**TWO-SIGMA**:

Van Buren, E, Hu, M, Weng, C, et al. TWO‐SIGMA: A novel two‐component single cell model‐based association method for single‐cell RNA‐seq data. Genetic Epidemiology. 2020; 1– 12. https://doi.org/10.1002/gepi.22361

**TWO-SIGMA-G bioRxiv preprint**:

TWO-SIGMA-G: A New Competitive Gene Set Testing Framework for scRNA-seq Data Accounting for Inter-Gene and Cell-Cell Correlation: doi: https://doi.org/10.1101/2021.01.24.427979

Eric Van Buren: evb@hsph.harvard.edu, Di Wu: did@email.unc.edu, Yun Li: yun_li@med.unc.edu

`twosigma`

is an R package for differential expression
(DE) analysis and DE-based gene set testing (GST) in single-cell RNA-seq
(scRNA-seq) data. At the gene-level, DE can be assessed by fitting our
proposed TWO-component SInGle cell Model-based Association method
(TWO-SIGMA).
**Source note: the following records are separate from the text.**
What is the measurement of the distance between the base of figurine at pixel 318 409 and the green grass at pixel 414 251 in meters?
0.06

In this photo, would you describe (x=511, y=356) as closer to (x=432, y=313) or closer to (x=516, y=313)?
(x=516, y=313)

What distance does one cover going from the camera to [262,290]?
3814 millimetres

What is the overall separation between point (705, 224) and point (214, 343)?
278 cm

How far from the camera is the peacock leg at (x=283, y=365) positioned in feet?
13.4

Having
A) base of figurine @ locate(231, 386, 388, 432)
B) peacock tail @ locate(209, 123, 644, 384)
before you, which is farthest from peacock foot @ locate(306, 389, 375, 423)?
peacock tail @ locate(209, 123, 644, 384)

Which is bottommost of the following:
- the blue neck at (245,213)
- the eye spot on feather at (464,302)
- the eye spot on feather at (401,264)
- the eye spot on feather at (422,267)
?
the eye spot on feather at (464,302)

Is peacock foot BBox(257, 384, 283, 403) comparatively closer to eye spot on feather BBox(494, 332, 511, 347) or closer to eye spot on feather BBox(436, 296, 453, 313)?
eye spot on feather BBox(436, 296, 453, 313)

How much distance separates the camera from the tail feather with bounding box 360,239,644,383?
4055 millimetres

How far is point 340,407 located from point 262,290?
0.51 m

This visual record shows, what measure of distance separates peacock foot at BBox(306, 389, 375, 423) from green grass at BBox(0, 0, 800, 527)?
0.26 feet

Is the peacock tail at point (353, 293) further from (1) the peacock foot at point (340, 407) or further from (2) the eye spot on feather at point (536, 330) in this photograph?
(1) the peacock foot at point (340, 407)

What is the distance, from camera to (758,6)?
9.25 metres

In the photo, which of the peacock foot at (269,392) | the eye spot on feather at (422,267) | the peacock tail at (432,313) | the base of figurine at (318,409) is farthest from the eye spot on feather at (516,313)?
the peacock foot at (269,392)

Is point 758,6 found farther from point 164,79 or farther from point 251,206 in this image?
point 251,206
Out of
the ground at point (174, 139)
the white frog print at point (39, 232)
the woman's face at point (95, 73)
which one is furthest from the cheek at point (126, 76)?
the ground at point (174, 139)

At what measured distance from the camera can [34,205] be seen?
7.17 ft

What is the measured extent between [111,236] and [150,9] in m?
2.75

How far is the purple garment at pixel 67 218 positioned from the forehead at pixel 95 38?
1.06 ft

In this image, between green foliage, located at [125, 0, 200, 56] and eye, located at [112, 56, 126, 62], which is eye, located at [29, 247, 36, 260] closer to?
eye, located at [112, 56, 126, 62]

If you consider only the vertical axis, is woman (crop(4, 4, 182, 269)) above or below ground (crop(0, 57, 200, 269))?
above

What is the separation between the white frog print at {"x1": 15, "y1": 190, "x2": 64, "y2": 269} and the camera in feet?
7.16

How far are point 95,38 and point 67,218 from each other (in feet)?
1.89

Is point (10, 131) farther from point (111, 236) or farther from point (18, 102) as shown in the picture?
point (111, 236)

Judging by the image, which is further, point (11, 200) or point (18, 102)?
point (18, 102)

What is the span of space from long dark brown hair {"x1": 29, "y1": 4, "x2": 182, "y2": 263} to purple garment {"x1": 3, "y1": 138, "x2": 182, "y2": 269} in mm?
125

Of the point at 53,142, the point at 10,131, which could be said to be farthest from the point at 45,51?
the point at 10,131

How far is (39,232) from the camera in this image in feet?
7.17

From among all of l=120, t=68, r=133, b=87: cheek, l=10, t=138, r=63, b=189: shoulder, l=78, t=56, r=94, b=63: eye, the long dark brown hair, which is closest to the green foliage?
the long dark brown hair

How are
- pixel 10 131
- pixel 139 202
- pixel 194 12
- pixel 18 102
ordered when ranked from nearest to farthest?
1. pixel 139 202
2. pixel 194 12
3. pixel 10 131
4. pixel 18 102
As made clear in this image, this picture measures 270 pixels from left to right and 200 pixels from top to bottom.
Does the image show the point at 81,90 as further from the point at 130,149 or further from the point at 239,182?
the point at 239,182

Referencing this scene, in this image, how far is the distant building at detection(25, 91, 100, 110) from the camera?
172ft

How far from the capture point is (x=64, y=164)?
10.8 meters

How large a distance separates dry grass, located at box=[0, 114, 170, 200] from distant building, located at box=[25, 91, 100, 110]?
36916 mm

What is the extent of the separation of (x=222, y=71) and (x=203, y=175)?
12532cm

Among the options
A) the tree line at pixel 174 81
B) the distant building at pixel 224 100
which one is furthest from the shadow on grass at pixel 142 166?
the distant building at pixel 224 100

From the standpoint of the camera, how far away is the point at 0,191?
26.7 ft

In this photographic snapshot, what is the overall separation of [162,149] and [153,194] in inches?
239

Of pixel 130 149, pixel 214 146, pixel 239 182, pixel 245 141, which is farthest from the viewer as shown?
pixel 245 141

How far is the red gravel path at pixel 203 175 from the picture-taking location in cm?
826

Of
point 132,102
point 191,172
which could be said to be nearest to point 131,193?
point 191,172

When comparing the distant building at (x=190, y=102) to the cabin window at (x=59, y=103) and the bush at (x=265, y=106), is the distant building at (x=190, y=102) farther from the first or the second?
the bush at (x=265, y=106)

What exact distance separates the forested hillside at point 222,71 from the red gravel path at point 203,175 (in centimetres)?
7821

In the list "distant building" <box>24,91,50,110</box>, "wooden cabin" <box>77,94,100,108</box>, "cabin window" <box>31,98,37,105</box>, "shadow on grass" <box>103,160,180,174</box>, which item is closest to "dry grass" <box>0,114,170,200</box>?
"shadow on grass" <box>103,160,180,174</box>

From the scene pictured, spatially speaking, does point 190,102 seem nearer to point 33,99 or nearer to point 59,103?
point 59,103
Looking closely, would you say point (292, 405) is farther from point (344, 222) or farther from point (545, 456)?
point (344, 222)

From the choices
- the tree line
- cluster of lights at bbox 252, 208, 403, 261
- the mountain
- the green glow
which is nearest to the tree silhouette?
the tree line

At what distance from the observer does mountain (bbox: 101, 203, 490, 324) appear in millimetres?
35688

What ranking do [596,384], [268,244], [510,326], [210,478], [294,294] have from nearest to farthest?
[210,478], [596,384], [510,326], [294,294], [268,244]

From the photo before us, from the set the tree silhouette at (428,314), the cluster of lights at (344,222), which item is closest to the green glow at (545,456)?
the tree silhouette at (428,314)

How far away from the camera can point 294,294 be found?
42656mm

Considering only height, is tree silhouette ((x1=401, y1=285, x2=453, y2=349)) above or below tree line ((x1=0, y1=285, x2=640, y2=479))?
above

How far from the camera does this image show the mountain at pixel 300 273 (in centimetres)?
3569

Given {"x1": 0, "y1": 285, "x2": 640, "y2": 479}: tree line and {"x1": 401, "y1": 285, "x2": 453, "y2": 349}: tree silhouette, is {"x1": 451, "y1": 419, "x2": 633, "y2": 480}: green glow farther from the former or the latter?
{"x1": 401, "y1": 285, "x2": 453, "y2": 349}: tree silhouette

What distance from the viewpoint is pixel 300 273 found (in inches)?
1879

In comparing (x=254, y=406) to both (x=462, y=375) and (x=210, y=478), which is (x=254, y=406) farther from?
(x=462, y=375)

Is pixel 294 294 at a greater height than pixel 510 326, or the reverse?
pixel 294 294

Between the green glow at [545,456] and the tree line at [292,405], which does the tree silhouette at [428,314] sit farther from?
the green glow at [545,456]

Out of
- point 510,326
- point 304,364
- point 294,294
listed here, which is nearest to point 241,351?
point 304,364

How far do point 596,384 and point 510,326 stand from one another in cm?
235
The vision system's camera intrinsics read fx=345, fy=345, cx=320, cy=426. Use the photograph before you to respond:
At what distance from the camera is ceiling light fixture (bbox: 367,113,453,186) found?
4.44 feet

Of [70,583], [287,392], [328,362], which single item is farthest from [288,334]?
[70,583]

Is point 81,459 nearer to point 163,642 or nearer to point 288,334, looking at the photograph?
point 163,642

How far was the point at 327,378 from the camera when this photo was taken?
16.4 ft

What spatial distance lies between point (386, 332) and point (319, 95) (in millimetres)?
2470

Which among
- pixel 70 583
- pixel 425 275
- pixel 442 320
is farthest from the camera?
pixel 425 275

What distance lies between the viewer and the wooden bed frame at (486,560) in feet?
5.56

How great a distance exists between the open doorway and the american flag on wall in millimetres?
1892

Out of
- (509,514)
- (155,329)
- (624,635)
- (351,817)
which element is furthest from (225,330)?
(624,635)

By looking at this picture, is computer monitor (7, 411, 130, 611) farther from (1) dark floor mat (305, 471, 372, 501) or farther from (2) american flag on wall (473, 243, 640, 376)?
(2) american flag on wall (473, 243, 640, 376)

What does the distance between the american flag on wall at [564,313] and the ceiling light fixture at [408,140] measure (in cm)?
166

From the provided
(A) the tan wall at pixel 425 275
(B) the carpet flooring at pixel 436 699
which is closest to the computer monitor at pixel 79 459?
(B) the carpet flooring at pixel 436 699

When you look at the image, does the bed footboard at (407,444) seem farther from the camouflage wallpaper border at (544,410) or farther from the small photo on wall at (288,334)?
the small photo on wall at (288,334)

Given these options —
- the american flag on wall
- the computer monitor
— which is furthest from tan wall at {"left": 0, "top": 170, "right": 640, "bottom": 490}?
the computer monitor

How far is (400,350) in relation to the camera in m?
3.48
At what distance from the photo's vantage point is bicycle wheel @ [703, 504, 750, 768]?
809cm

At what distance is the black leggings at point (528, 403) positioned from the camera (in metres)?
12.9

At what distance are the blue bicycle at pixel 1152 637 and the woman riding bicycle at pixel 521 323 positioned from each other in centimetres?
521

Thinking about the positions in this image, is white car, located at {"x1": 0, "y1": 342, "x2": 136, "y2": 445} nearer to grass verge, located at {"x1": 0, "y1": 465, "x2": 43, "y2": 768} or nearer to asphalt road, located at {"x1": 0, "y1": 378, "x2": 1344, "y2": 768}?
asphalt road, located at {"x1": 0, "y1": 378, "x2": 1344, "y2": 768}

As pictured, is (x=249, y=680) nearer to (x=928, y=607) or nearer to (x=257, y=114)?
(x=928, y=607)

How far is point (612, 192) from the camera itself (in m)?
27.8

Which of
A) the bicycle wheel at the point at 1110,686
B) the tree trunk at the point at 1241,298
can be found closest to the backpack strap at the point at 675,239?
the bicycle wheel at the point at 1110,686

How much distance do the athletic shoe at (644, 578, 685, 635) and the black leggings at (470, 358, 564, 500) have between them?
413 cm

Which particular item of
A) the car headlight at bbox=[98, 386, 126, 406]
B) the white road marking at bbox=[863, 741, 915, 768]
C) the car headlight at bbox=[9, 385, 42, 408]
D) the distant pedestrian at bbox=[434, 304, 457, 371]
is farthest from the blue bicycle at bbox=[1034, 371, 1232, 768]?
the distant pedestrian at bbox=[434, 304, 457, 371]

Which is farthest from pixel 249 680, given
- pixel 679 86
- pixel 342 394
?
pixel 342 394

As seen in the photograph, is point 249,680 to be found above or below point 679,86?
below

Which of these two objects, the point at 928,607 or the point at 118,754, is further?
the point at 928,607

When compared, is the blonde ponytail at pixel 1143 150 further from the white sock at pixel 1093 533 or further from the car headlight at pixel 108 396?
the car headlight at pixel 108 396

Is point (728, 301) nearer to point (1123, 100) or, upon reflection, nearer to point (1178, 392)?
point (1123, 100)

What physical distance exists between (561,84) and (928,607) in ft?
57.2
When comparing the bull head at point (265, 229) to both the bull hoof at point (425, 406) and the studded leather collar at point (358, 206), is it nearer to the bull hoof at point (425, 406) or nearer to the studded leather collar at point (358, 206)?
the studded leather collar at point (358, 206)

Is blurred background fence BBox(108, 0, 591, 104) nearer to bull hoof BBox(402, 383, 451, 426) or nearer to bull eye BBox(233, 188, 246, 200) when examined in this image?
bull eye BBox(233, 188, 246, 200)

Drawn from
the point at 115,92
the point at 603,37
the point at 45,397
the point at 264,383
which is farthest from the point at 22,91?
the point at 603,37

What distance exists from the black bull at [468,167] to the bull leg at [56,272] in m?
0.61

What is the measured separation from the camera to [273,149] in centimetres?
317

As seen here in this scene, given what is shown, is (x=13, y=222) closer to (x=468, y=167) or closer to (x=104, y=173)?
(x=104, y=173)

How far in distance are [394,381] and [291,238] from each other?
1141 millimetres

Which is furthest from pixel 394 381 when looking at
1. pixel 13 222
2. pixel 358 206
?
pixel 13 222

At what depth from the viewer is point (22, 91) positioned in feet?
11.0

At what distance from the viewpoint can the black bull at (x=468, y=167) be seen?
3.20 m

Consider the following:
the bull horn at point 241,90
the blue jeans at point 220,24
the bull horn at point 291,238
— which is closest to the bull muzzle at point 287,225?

The first component models the drop-out probability with a
mixed effects logistic regression, and the second component models the
(conditional) mean read count with a mixed-effects log-linear negative
binomial regression. Our approach thus allows for both excess zero
counts and overdispersed counts while also accommodating dependency in
both drop-out probability and mean mRNA abundance. TWO-SIGMA is
especially useful in its flexibility to analyze DE beyond a two-group
comparison while simultaneously controlling for additional subject-level
or cell-level covariates including batch effects. At the set-level, the
package can perform competitive DE-based gene set testing using our
proposed TWO-SIGMA-G method. Users can specify the number of cores to be
used for parallelization in all functions using the ncores argument.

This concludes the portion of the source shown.